TRANSTORNO MENTAL COMUM E QUALIDADE DE VIDA DE PESSOAS COM DOENÇA FALCIFORME NO ESTADO DA PARAÍBA
Desigualdade racial em saúde. Determinantes sociais em saúde. Dor crônica. Epidemiologia. Saúde mental.
A doença falciforme (DF) é uma doença crônica grave, distribuída por todo o Brasil e com grande variedade de sintomas e complicações clínicas, especialmente a dor. Mais frequente entre a população negra, os pacientes sofrem de complicações psicológicas e problemas de saúde mental que frequentemente não são reconhecidos nem tratados. Ainda pouco se sabe sobre a relação entre as características socioeconômicas e demográficas e a saúde mental e qualidade de vida (QV) dessas pessoas no país. Esta pesquisa analisou a prevalência de transtorno mental comum (TMC) e a QV em pessoas com DF no estado da Paraíba, investigando os fatores sociodemográficos, clínicos e assistenciais associados. Trata-se de um estudo transversal, que incluiu 119 adultos com DF, residentes em 42 municípios paraibanos. Os dados foram coletados por meio de três instrumentos: um questionário sociodemográfico e de saúde, o Self-Reporting Questionnaire (SRQ-20) para rastreio de TMC e o World Health Organization Quality of Life-bref (WHOQOL-Bref) para avaliação da QV. Foram aplicados os testes t de Student, ANOVA one way, Regressão de Poisson, Análise Fatorial Confirmatória, Correlação de Spearman e Regressão Linear.
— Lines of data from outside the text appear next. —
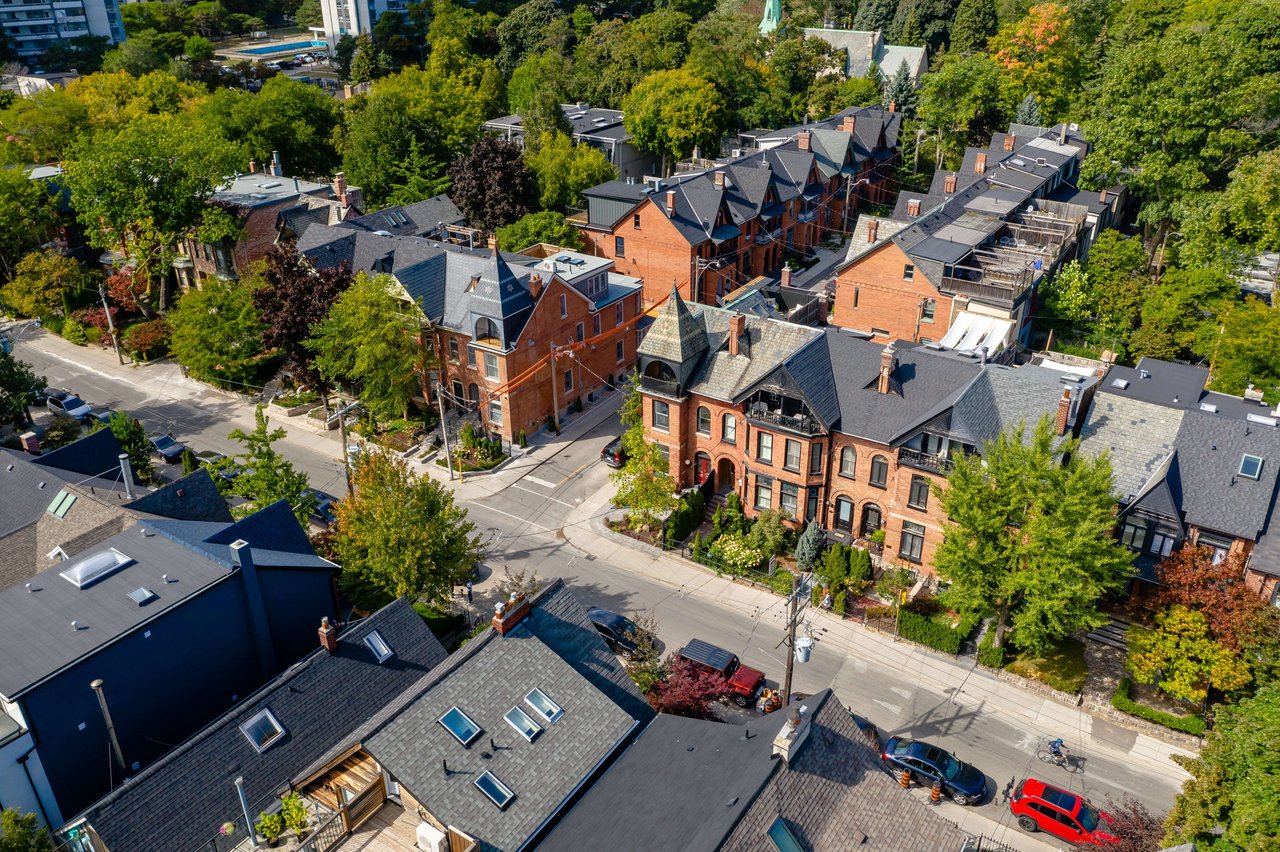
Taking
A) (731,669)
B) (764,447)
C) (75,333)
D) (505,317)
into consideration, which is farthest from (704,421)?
(75,333)

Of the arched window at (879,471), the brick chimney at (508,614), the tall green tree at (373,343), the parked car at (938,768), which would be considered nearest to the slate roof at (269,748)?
the brick chimney at (508,614)

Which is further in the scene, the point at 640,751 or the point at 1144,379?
the point at 1144,379

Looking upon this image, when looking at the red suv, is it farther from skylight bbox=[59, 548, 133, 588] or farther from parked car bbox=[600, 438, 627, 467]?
skylight bbox=[59, 548, 133, 588]

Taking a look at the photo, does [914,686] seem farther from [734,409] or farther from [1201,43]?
[1201,43]

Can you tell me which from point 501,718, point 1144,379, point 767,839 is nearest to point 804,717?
point 767,839

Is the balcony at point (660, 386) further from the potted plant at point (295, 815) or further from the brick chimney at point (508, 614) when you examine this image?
the potted plant at point (295, 815)

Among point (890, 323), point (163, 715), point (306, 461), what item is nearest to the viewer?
point (163, 715)

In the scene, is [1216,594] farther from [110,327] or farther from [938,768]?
[110,327]
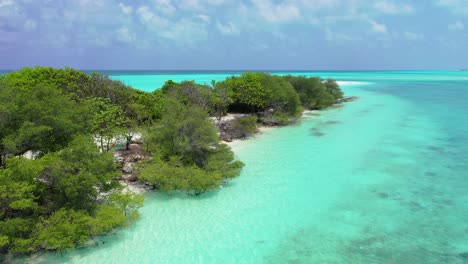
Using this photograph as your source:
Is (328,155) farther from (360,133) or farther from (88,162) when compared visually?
(88,162)

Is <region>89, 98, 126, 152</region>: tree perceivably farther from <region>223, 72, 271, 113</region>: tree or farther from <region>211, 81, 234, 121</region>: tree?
<region>223, 72, 271, 113</region>: tree

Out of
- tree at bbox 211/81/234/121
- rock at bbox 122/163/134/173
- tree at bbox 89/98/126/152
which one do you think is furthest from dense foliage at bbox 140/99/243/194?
tree at bbox 211/81/234/121

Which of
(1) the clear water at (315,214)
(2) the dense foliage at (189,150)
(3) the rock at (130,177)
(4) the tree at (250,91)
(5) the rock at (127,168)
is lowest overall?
(1) the clear water at (315,214)

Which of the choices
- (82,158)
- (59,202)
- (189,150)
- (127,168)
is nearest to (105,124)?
(127,168)

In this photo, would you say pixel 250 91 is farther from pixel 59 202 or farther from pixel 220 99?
pixel 59 202

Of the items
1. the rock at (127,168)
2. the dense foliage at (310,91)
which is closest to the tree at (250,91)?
the dense foliage at (310,91)

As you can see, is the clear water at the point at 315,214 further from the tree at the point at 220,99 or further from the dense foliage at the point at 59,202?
the tree at the point at 220,99
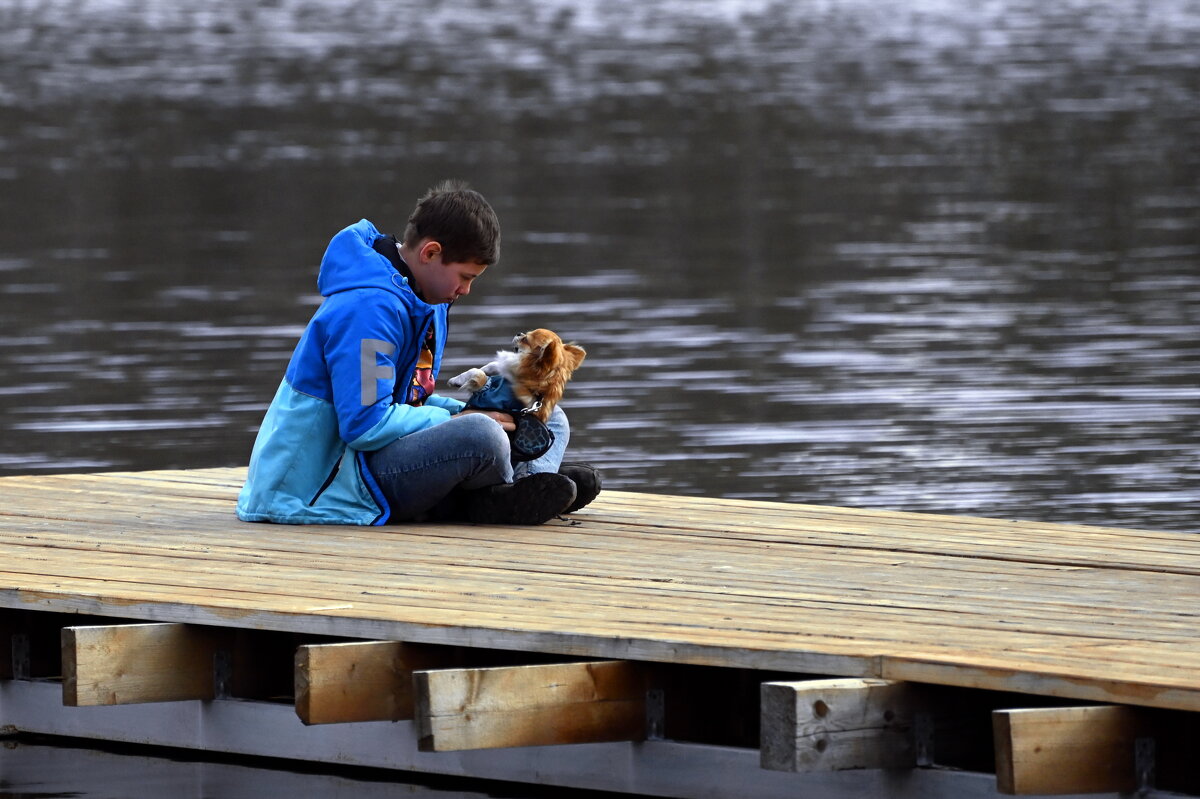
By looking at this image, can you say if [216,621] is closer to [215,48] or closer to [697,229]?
[697,229]

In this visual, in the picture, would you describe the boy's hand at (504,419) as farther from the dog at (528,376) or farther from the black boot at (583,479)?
the black boot at (583,479)

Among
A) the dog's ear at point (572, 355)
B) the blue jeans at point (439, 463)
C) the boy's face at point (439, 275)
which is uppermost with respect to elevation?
the boy's face at point (439, 275)

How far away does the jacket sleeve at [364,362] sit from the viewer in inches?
279

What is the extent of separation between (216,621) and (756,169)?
23.3 m

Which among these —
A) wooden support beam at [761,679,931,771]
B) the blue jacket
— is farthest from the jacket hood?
wooden support beam at [761,679,931,771]

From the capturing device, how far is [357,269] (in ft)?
23.6

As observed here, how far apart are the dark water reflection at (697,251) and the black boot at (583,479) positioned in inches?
132

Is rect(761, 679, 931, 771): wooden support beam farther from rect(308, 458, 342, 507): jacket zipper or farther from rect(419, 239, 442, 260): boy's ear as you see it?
rect(308, 458, 342, 507): jacket zipper

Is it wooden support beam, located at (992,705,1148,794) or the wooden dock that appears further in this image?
the wooden dock

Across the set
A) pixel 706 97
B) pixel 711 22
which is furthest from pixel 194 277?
pixel 711 22

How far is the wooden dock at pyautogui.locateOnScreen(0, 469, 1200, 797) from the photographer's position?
16.6ft

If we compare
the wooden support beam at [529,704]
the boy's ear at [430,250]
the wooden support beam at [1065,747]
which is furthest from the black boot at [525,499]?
the wooden support beam at [1065,747]

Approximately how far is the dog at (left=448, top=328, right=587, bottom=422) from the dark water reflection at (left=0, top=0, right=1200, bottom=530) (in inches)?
148

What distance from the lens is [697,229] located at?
23.0 m
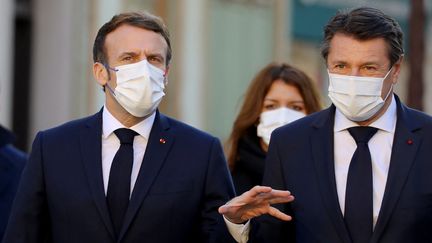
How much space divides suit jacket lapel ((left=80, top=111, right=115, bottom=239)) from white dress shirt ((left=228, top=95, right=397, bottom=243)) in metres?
0.56

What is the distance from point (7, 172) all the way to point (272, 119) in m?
1.73

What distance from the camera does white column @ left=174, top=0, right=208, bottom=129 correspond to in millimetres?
16406

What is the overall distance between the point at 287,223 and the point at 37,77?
10012mm

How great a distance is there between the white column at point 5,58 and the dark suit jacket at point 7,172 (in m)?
5.58

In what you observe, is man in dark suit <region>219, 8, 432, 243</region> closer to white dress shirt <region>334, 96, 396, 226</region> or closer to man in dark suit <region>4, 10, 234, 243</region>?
white dress shirt <region>334, 96, 396, 226</region>

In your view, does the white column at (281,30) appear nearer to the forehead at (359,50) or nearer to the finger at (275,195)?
the forehead at (359,50)

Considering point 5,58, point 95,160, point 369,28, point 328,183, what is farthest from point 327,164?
point 5,58

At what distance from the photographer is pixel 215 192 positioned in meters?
5.40

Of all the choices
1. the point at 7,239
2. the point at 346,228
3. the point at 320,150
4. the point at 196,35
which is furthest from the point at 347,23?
the point at 196,35

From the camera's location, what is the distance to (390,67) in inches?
200

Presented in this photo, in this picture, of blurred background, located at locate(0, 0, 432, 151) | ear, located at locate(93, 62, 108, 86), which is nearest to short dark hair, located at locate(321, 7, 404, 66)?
ear, located at locate(93, 62, 108, 86)

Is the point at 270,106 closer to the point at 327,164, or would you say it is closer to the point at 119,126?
the point at 119,126

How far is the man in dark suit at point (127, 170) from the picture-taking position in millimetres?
5254

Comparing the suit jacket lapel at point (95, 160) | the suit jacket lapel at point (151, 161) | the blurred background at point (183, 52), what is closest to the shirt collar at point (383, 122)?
the suit jacket lapel at point (151, 161)
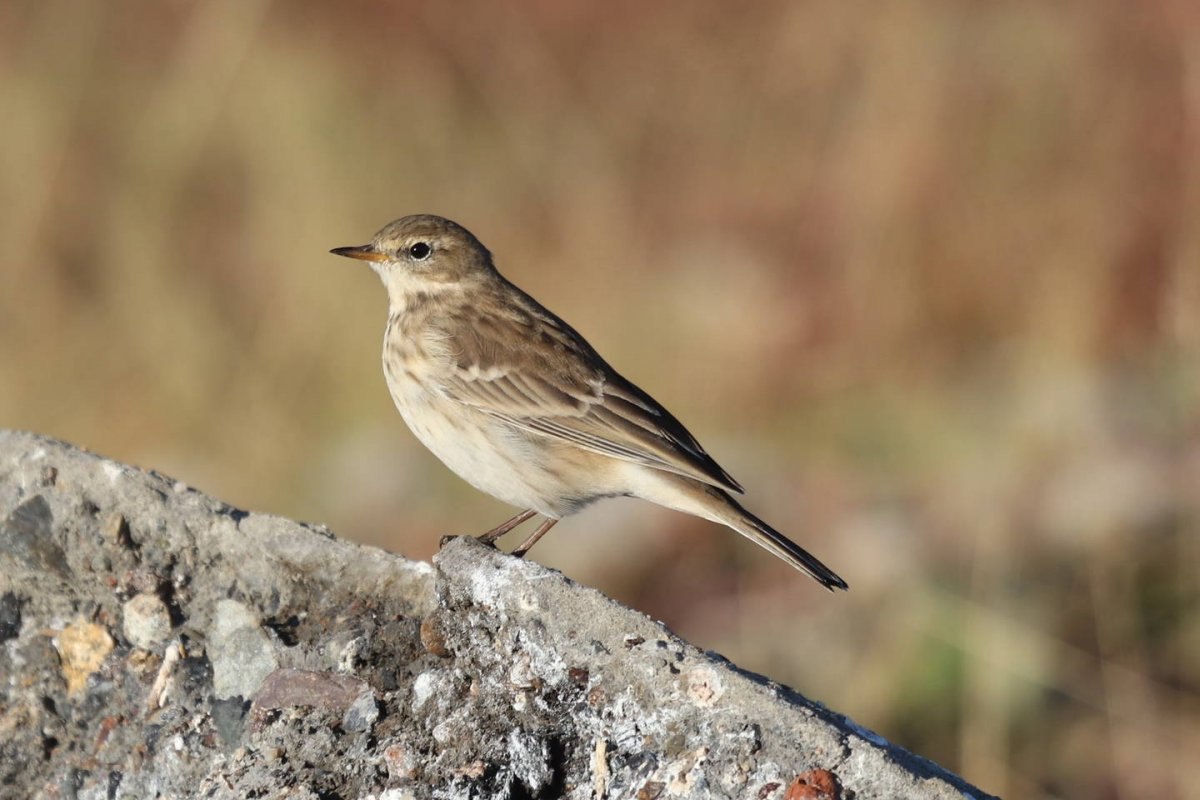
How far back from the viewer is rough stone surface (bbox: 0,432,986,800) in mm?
2666

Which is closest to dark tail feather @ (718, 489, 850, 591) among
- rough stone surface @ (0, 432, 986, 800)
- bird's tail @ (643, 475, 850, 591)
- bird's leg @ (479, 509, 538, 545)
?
bird's tail @ (643, 475, 850, 591)

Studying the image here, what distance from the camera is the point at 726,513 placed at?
4.42 meters

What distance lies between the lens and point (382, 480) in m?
8.52

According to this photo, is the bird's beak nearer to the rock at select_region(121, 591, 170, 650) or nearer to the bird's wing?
the bird's wing

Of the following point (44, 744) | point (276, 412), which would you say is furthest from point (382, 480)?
point (44, 744)

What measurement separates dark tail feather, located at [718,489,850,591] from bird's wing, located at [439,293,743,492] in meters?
0.10

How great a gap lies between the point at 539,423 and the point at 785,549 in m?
0.93

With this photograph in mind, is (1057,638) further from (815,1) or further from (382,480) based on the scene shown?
(815,1)

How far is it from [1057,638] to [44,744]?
4.10 meters

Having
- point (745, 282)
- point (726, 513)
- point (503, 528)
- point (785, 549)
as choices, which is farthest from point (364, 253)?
point (745, 282)

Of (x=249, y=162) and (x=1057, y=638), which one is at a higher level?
(x=249, y=162)

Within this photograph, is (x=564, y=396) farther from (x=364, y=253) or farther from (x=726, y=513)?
(x=364, y=253)

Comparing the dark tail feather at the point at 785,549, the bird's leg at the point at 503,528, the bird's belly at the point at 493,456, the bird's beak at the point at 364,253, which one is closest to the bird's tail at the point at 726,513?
the dark tail feather at the point at 785,549

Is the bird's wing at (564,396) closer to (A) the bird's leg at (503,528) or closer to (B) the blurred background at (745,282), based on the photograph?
(A) the bird's leg at (503,528)
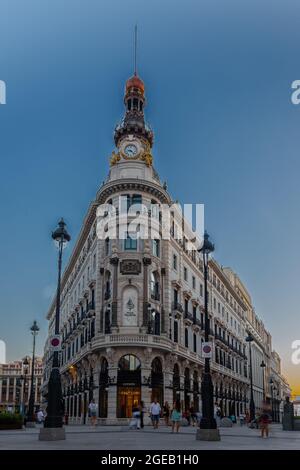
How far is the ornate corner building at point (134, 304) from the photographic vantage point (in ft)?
128

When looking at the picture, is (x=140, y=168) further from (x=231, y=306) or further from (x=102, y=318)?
(x=231, y=306)

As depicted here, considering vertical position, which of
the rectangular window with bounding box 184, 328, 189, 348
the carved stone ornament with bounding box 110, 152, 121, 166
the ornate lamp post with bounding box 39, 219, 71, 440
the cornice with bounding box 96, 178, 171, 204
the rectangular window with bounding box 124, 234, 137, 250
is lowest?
the ornate lamp post with bounding box 39, 219, 71, 440

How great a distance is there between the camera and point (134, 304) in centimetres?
4009

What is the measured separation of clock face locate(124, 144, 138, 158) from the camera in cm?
4522

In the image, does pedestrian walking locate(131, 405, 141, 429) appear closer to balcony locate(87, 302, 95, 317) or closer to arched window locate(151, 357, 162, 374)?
arched window locate(151, 357, 162, 374)

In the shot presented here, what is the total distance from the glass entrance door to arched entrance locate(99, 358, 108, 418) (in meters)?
1.45

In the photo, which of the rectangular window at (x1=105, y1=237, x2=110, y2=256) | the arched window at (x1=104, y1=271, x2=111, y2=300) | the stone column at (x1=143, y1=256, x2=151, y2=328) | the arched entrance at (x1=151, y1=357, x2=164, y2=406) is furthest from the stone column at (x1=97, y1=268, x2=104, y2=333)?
the arched entrance at (x1=151, y1=357, x2=164, y2=406)

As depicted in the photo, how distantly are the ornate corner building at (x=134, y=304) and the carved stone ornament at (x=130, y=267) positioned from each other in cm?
8

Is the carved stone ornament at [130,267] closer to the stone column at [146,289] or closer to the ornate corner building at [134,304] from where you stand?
the ornate corner building at [134,304]

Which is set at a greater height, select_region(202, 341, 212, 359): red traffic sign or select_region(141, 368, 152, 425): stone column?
select_region(202, 341, 212, 359): red traffic sign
A população estudada foi majoritariamente negra, com baixa escolaridade e renda e apresentou alta vulnerabilidade social. Houve uma prevalência elevada de sintomas sugestivos de TMC (57,6%; IC95%: 48,7%–66,5%), sendo associado ao sexo feminino, ter maior frequência de dor e ter sofrido racismo durante o atendimento em saúde; ainda para este desfecho, trabalhar e estudar funcionam como fatores protetores. A qualidade de vida se mostrou baixa, com o domínio físico sendo o mais afetado, especialmente nos aspectos de dor e recursos financeiros. A análise de regressão demonstrou que a presença de sintomas de TMC, a frequência de dor, a renda familiar e a percepção sobre a capacitação dos profissionais de saúde impactaram negativamente todos os domínios da QV. A experiência de viver com DF na Paraíba é atravessada por múltiplas vulnerabilidades sociais e por falhas no sistema de saúde, como o diagnóstico tardio e o acesso desigual ao tratamento entre os territórios. Esta tese contribui para ampliar a compreensão sobre a relação entre sofrimento psíquico, QV e determinantes sociais em saúde, fornecendo subsídios para práticas clínicas mais sensíveis e políticas públicas que favoreçam o cuidado integral, com atenção especial às dimensões estruturais que perpetuam desigualdades.